Published June 17, 2007 in the Hibbing Daily Tribune

Take this job and ... Showcase Showdown!
By Aaron J. Brown

People on the Iron Range value a hard day’s work and keeping it up for a whole career. But even the most dedicated worker sometimes coasts just a little right as a job comes to an end. Maybe the ditch digger rests against the shovel before quitting time. Maybe the seasoned teacher switches off her hearing aid during study hall. A rookie couldn’t do that, but it doesn’t hurt that much and they’ve probably earned it.

The same might be said for Bob Barker, the now former host of “The Price is Right.” I must admit I was not a regular viewer of the long-running price guessing game show. It’s been on CBS literally my whole life, though, and like most Iron Rangers I’ve woken up at 10:30 a.m. in places with no cable. So I’ve seen the show.

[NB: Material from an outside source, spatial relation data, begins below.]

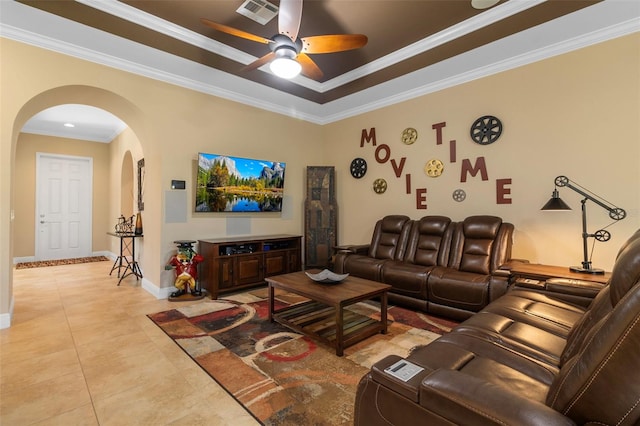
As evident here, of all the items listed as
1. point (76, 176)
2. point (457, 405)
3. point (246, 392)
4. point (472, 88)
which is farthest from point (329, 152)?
point (76, 176)

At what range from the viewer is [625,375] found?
30.0 inches

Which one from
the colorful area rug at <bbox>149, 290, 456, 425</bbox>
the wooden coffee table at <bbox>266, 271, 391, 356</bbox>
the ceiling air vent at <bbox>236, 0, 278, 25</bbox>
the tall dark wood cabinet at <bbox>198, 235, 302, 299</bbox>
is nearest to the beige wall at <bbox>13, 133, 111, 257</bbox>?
the tall dark wood cabinet at <bbox>198, 235, 302, 299</bbox>

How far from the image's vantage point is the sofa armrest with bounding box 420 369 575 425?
0.80 metres

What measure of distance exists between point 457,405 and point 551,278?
7.36ft

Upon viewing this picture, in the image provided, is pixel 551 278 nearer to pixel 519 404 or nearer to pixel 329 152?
pixel 519 404

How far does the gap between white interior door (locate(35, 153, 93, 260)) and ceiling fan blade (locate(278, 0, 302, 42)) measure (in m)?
7.07

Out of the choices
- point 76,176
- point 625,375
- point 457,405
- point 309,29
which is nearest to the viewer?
point 625,375

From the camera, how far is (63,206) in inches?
271

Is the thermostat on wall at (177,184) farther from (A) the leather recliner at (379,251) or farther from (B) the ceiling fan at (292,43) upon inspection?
(A) the leather recliner at (379,251)

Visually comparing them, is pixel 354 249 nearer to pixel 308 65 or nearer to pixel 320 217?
pixel 320 217

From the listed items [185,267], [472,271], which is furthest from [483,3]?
[185,267]

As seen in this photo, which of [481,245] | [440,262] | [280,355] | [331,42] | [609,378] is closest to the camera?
[609,378]

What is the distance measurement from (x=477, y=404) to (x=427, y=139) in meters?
4.11

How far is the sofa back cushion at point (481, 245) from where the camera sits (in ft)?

We’ve been home more this summer, so we caught Bob’s last week on the air. Bob was definitely “short timing” it. At one point, a woman wearing an ill-fitting top (that should narrow it down), grabbed Bob’s microphone after losing the showcase spin game to say hi to her family. “Get off the stage,” said Bob, dryly. No smiles. No sense of irony. Just an old man who had a schedule to keep. 

Another contestant admitted that he never watched the show but had come with friends to be in the audience. Bob appeared aghast when he learned that this contestant was going to play for the most expensive prize ever offered on “The Price is Right,” a $100,000 recreational vehicle. “You don’t even know what this means,” he bellowed at the young man. “This means nothing to you.”

Barker also seemed to be doing less preparation before shows, depending on his memory for the rules of the various games – from “Plinko” to the “Golden Road.” “Oh, this one, huh,” he’d say.

It all reminded me of the waning days another showbiz Bob: Bob Saget on “America’s Funniest Videos.” Bob’s still on the air with his new game show “1 vs. 100,” but he was also the first host of “Funniest Home Videos,” an enormous franchise for ABC. That show, by the way, is the exact definition of a guilty pleasure. I wish I could say that I don’t laugh at a man shrieking in pain after a toddler whacks him in the groin with a frozen fish, but I do.

Anyway, point is the original version featured Saget – a crass standup comic who got famous playing the world’s most boring dad on “Full House.” He would do annoying voiceovers with dialogue like (high pitched voice) “Oh boy, I’m a baby eating dinner. I sure hope I don’t shove lasagna up my nose. OOOOO. Fiddlesticks.” For his first few seasons he would deliver this dialogue earnestly, but by the mid-‘90s he was stuck in his contract and moped through the show. I missed this when it was on originally, but when our son was born we caught a lot of the reruns late at night. Saget would actually mock the show’s writers on the air and close the show with comments to the effect of “Until my agent gets me out of this contract, see you next time.”

I suppose you hear some stories like this in “real” life, perhaps like the miner who takes his time getting changed at the start of his last shift. Sometimes people just want to move on to something else. But in a strange way I always like the hard edge of folks who no longer put up appearances. It’s refreshing to hear what people really think. I’d rather watch the morning news shows if the perky hosts were honest about how many brain cells they killed with segments like “Showing Up for Work; Still the Best Way to Get Ahead.”

Anyway, here’s to the short timers for keeping it real. Happy Retirement, Bob Barker.

Aaron J. Brown is a columnist for the Hibbing Daily Tribune.